Would you be more inclined to invest if you learned that what they bill is sometimes 20 times higher than what it costs? Hospital executives are a shrewd bunch. They know they have to operate profitably in order to ensure they’ll have access to capital for the new equipment, talent and facilities they must build.
Improving their financial position comes in two flavors:
- Keeping as much of what they earn.
- Earning more as a result of improved cash flow and new revenue streams.
Many financial healthcare consultants focus on the first one, helping to infuse processes that eek out as much lemon juice from the current lemons, er, um, ...billed amounts. Collections is a very active business to be in today. At a recent healthcare conference I noted that 70% of all the exhibitors were offering some sort of factoring play. “Give us your receivables over 90 days and we’ll guarantee 30% today!”
It seems far fewer creative consultants are in the development side of revenues. What can hospital decision-makers do to improve their revenue production? How about adding products and services that patients would willingly pay for out-of-pocket? How about new service lines that leverage the hospitals’ current assets such as digital imaging and lab equipment? How about programs that bring in the community to achieve better health while fostering a collaborative and engaging environment that puts patients in a position to choose your hospital the next time they are in immediate need. How about creating a loyal base of physicians and patients that produce ongoing work as per the continuum of care they’ll need for the rest of their lives.
We in the current healthcare management system need to cease reacting to every change thrust upon us by competitive and regulatory market forces swimming around us. We need to take charge of our destinies by innovating the business of healthcare. We need to ensure a healthy financial and service environment by experimenting with new ways to deliver care, and equally important, the message of well-delivered care. We need to continually ask: Are there other revenue streams we haven’t considered that offer opportunities for the organization to grow?
As it turns out, there are hundreds. As a business consultant to healthcare organizations looking to grow their organic revenue, we have found scores of opportunities to help our clients grow the number of revenue streams and the flow of cash within existing revenue streams. The successes continue to mount because each health organization is a different mix of assets, customers, and competitors. It is the evaluation of each of these that produces the most traction to grow their serving opportunities, and realize them with significance and sustainability.
Examples of these successes include learning how to connect directly with fee-paying consumers, dramatically ramping high-margin revenue producing activity by all physicians, and offering a complete selection of goods that can be purchased through the hospital’s DME product inventories, including, strangely enough, impulse-buy items that speak to patients’ sense of immediate gratification.
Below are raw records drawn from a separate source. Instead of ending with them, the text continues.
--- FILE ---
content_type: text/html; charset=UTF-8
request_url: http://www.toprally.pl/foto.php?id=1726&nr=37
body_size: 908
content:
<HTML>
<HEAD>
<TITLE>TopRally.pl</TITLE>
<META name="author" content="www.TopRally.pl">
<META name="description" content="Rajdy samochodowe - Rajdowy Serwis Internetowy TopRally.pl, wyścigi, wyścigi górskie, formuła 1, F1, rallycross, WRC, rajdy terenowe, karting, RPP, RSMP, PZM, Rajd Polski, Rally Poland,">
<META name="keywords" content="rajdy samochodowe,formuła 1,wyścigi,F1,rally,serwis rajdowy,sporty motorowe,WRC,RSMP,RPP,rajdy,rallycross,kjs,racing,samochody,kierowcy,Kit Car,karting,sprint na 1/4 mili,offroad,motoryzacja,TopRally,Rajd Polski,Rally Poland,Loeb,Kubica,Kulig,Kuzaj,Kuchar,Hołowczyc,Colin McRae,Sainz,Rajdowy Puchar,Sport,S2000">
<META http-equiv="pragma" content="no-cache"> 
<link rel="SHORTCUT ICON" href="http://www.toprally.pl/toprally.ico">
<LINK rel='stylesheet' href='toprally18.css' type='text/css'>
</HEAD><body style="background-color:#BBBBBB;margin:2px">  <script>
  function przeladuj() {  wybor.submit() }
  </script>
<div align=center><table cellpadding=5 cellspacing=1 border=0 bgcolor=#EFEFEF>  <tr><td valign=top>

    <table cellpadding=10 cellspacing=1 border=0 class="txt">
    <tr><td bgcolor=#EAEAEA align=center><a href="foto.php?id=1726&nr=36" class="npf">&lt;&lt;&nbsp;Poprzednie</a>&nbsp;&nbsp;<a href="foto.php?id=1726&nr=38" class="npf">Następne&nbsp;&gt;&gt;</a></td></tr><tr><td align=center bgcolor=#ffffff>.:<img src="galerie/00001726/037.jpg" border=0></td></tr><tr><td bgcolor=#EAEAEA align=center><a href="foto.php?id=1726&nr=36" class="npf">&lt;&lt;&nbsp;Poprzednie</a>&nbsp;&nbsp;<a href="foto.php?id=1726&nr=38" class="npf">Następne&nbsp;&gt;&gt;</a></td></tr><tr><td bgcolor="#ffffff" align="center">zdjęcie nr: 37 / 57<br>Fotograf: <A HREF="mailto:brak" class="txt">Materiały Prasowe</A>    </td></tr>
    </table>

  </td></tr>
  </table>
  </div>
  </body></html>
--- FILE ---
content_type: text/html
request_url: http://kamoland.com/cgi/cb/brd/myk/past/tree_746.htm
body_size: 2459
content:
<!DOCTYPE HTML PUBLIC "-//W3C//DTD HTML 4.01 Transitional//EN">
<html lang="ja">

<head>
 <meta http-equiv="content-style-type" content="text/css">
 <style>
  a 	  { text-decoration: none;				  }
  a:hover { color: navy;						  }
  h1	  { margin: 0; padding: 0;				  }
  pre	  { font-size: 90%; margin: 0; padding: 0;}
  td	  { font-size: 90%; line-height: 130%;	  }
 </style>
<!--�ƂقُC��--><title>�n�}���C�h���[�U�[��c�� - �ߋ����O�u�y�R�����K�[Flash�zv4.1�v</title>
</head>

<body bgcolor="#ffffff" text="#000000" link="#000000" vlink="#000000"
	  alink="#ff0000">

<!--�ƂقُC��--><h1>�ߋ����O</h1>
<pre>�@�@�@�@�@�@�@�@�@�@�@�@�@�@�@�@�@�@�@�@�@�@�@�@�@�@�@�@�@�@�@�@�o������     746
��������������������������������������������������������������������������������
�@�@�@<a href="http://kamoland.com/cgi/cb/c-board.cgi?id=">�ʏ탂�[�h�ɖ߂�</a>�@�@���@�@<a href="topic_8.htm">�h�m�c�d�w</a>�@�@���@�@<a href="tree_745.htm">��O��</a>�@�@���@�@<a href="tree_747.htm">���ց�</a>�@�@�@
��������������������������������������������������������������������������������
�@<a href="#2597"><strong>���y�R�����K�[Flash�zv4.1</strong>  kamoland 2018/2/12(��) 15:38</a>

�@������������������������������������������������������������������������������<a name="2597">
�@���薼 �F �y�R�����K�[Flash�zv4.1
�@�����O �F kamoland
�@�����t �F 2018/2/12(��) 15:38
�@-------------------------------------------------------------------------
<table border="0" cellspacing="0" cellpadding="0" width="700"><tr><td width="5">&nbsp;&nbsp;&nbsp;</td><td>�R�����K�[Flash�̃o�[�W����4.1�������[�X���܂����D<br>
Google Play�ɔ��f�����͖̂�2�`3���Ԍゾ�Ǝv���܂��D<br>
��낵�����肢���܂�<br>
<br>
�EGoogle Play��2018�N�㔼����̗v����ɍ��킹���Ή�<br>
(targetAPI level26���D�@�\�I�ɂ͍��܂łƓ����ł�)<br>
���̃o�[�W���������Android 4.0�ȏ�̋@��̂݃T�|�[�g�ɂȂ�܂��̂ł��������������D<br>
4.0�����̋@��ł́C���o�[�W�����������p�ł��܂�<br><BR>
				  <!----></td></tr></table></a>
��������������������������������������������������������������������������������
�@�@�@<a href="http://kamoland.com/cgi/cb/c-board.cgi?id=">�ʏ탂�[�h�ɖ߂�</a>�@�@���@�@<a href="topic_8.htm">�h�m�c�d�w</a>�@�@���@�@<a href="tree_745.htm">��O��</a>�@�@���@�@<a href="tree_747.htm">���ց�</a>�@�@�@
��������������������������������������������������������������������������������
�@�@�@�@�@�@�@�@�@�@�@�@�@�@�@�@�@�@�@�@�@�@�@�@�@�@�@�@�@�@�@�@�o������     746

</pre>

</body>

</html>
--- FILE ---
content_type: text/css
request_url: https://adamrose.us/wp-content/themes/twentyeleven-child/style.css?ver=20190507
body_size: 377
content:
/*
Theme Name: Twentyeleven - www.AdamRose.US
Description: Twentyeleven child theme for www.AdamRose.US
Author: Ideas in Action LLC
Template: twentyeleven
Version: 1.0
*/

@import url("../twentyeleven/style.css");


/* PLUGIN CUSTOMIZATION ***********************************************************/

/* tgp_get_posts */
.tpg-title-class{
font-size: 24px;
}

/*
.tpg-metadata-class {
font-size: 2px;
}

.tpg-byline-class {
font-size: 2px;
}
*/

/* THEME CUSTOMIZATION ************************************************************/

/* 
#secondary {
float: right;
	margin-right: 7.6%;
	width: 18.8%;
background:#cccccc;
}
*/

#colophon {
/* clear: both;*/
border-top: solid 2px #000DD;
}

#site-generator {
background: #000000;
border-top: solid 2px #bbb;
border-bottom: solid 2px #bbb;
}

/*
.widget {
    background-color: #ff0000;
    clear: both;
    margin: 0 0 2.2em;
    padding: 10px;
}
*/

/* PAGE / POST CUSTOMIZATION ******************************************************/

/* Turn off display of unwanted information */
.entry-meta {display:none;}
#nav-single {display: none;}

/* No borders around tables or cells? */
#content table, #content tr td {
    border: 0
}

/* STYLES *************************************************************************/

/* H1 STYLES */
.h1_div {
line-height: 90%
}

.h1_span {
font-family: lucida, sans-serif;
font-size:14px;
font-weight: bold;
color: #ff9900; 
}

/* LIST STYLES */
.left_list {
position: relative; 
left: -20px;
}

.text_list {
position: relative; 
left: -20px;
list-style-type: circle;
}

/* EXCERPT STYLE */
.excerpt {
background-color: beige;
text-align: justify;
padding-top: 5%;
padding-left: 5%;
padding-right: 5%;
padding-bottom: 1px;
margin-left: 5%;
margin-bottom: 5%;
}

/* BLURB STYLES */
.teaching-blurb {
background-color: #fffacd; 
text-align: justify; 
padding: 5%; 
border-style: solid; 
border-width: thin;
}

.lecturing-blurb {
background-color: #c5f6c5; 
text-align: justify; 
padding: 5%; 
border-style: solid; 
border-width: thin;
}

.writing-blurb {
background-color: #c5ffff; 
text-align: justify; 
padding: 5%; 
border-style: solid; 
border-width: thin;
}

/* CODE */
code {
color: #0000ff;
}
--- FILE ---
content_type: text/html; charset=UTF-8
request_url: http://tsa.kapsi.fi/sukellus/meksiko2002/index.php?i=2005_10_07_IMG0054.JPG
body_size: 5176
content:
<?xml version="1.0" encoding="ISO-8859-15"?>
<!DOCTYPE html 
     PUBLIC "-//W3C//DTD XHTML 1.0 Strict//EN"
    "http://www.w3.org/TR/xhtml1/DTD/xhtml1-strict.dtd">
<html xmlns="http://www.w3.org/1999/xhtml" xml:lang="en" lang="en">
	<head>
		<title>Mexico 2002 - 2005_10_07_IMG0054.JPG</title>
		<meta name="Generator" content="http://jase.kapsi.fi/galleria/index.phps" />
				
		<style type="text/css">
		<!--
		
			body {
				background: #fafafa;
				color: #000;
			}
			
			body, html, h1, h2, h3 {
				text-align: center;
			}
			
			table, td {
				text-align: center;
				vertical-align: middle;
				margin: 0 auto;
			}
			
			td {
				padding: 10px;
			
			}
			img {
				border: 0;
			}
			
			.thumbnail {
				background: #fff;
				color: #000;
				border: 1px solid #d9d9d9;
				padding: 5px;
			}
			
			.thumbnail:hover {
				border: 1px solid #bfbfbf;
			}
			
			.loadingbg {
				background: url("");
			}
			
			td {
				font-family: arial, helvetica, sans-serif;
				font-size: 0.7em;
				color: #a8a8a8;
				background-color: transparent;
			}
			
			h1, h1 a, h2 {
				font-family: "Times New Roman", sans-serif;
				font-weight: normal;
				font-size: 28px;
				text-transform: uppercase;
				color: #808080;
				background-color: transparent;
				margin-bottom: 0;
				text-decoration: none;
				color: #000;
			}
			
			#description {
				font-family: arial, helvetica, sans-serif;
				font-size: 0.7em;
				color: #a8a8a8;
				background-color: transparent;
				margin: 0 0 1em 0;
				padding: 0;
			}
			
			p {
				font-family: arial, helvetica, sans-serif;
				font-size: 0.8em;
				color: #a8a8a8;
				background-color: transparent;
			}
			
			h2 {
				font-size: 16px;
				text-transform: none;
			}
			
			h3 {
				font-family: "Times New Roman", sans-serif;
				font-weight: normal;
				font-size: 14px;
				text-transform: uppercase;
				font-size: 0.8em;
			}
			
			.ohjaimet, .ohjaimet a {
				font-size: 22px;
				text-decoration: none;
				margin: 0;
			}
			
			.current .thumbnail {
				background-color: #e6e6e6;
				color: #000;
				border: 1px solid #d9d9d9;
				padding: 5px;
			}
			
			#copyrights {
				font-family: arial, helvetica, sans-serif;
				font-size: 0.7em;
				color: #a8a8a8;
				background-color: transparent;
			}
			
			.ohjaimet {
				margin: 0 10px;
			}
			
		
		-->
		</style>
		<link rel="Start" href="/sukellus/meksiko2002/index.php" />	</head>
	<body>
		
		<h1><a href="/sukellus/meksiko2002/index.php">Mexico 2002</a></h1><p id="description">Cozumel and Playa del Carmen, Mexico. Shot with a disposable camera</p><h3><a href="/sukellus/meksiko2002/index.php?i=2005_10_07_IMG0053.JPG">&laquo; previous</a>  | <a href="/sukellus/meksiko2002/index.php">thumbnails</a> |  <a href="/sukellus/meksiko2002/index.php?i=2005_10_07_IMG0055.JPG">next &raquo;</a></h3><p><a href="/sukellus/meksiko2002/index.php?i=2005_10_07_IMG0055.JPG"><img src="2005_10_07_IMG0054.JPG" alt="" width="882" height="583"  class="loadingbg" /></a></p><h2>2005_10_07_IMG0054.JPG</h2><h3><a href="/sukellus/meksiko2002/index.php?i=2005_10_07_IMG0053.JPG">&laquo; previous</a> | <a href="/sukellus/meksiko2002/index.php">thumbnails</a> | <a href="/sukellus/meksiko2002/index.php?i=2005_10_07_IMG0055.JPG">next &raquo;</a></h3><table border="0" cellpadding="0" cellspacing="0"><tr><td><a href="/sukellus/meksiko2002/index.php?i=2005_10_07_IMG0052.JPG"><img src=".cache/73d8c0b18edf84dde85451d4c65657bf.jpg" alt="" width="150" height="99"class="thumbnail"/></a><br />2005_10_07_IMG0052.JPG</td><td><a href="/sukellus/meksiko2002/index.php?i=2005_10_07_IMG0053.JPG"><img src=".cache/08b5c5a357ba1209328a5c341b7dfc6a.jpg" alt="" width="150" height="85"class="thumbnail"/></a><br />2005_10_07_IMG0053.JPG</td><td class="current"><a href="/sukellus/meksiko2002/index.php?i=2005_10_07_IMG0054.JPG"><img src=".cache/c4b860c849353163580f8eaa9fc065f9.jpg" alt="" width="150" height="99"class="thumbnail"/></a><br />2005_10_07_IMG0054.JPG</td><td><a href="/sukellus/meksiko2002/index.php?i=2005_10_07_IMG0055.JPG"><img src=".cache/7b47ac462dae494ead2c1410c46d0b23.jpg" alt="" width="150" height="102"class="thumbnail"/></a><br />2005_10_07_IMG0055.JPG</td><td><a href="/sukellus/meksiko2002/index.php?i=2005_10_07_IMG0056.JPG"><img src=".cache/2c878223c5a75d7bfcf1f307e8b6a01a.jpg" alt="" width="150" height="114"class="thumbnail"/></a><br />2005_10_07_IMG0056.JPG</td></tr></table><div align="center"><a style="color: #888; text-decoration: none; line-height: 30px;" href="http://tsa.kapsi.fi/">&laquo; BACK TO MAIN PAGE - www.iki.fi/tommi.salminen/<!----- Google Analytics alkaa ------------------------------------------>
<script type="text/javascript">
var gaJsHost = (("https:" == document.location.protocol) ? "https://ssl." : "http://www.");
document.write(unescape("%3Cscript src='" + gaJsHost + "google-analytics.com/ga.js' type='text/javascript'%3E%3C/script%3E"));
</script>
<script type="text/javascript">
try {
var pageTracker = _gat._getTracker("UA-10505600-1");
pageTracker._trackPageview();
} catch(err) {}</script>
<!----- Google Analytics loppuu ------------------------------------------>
Each innovation in revenue production is unique. Each launch must be carefully matched to the current service line mix and to the potential for continuum of care services offered by the institution and its team of medical professionals. We believe in launching pilot programs to test marketability and preferences when assessing a new revenue opportunity. Each pilot is carefully packaged to meet expectations of the market, and to mirror the branding the hospital currently enjoys with its existing customers.
And we learn from each experiment what will work and what won’t. The point is that hospitals must begin to position themselves for new ways to serve and deliver the best of American healthcare, and they must begin today. Staying with the status quo is a recipe for the demise of American healthcare superiority and for the demise of your health organization along with it.